How do river networks form?

I want to give a brief overview of how river networks form and are structured in the real world before diving into the specifics of the OCN algorithm. River networks form in drainage basins, or watersheds. A drainage basin is a region of land where all precipitation that falls within it drains to a common outlet, such as a river mouth or lake. The boundaries of a drainage basin are defined by topographic highs, such as ridges or hills, which direct the flow of water downhill towards the outlet. This topographic map of the cirque of the towers in Wyoming shows a very obvious example of a watershed: all the water that falls within the cirque drains east into the North Popo Agie river.

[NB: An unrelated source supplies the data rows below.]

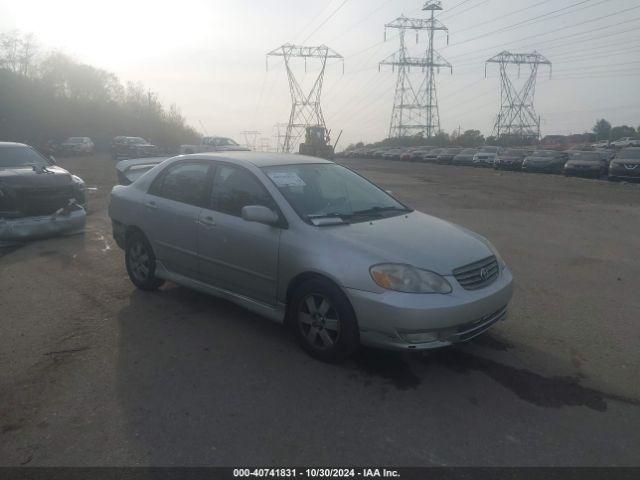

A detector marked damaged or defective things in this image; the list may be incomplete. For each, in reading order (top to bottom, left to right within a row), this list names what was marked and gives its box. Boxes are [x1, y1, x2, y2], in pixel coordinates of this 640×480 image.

damaged dark car [0, 141, 86, 242]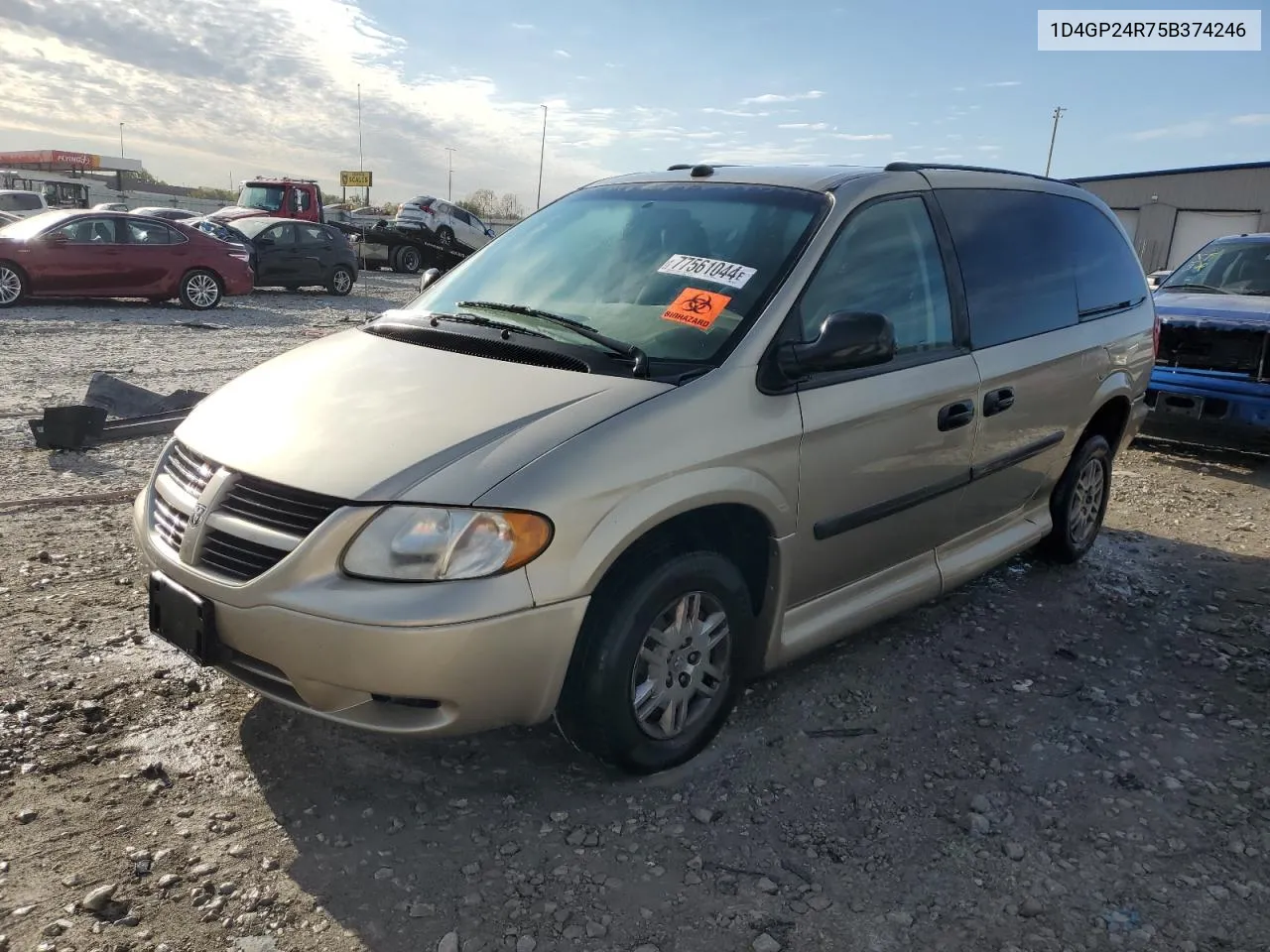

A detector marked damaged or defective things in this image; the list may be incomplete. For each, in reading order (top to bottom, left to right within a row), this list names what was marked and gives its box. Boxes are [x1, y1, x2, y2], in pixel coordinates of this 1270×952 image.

damaged vehicle [134, 164, 1159, 774]
damaged vehicle [1143, 232, 1270, 452]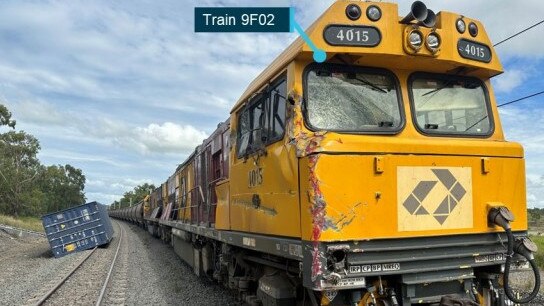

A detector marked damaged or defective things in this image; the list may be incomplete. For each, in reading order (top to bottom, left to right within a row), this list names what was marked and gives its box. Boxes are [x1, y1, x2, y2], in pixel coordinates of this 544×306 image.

damaged yellow locomotive [108, 1, 536, 304]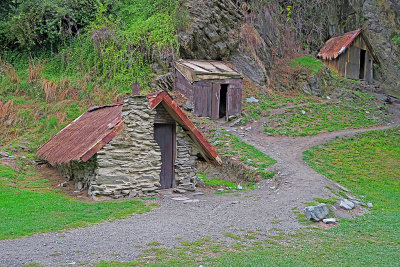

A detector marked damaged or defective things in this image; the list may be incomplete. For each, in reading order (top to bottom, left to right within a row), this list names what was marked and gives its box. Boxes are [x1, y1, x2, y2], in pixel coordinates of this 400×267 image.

rusty corrugated iron roof [174, 59, 242, 84]
rusty corrugated iron roof [318, 29, 362, 60]
rusty corrugated iron roof [36, 103, 123, 166]
rusty corrugated iron roof [37, 93, 222, 166]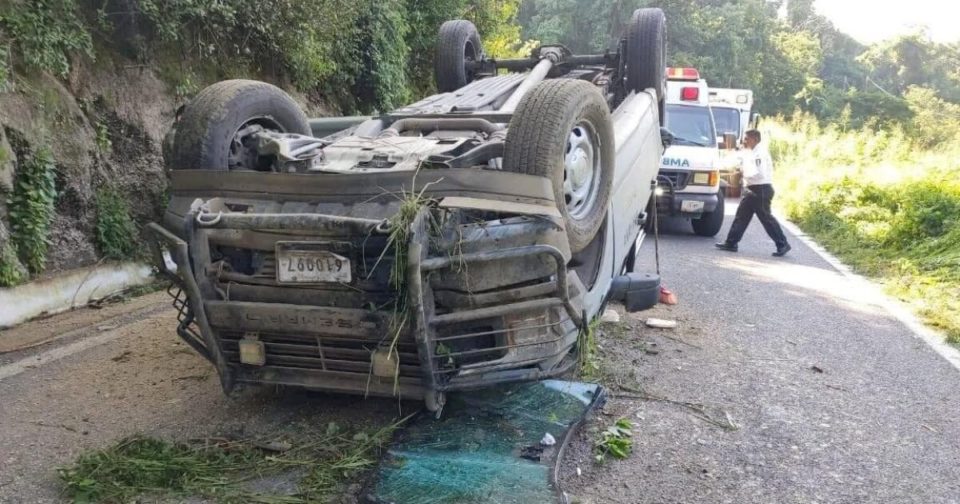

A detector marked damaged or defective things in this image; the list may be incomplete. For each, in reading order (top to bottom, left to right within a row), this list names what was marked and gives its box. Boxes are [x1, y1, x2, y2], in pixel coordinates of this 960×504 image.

overturned pickup truck [152, 7, 668, 412]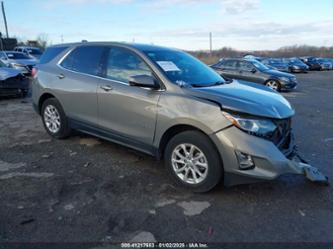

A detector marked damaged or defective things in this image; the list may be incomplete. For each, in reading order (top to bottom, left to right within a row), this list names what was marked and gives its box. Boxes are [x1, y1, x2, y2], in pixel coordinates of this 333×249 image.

exposed wheel well [38, 93, 55, 114]
exposed wheel well [158, 124, 213, 160]
damaged front bumper [210, 126, 326, 187]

Topographic map of the cirque of the towers in Wyoming. Source: USGS

Like trees, river networks are fractal in nature: in the above map, while all of the water in the cirque eventually ends up in the North Popo Agie river, it gets there by flowing through a series of ever-larger tributaries. Rivers start flowing in headwater streams, which are small channels that might only carry water during and immediately after rain events. These headwater streams converge to form larger streams, which in turn converge to form even larger rivers. This branching structure continues until the water reaches the main river channel, which carries the water to its final destination. You might hear about rivers having a “source:” the Mississippi river, for example, is said to “begin” at Lake Itasca in Minnesota. This might make sense from a political or cultural standpoint, but hydrologically speaking, the “source” of the Mississippi is actually the entire network of hundreds of thousands of tributaries that feed into it, starting from tiny headwater streams across the Midwest, Rocky Mountains, Appalachians, and the South (in fact, the Mississippi River isn’t even the largest river in its own drainage basin: the Missouri River, which flows into the Mississippi just north of St. Louis, is longer, and the Ohio River, which flows into the Mississippi near Cairo, Illinois, moves more water each year).

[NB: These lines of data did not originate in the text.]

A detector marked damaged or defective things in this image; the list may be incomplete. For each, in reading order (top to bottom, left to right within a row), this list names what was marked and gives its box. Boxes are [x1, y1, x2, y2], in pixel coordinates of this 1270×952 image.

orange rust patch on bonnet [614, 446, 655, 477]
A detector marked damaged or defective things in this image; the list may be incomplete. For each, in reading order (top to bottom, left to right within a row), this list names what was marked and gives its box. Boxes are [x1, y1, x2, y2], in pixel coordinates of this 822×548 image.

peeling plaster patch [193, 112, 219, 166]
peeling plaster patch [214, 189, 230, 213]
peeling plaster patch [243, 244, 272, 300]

Map of the Mississippi river network. Source: American Rivers

Why does this branching structure form, though? The answer lies in the interplay between water flow, erosion, and landscape topography. When water flows over the land surface, it exerts a force on the soil and rock, causing erosion. As it pushes against and erodes the rock, the water in the river channel expends energy. The amount of energy expended in erosion is sometimes called the “power” of the river. Like many things in nature, river networks tend to evolve towards configurations that minimize energy expenditure. This means that rivers will naturally adjust their paths and shapes to reduce the amount of energy they need to transport water and sediment downstream. In OCNs, the two main factors that are assumed to control erosional power (and energy expendature) are discharge (the amount of water flowing through a channel) and channel slope (the steepness of the channel). Higher discharge and steeper slopes lead to more erosional power, which in turn leads to more energy expenditure. Therefore, river networks will tend to evolve towards configurations that balance these two factors in a way that minimizes overall energy expenditure.

Over time, streams will find paths that minimize energy expenditure. This might happen during a flood event, causing a river network to spill its banks and carve out a new channel or shortcut an oxbow bend. It might also happen gradually over thousands of years as small erosion events slowly change the landscape. The result is a branching network of streams and rivers that efficiently transports water from the landscape to the ocean, while minimizing energy expenditure along the way. OCNs don’t capture all of these physical processes, but they do a good job of capturing the large-scale fractal structure of river networks.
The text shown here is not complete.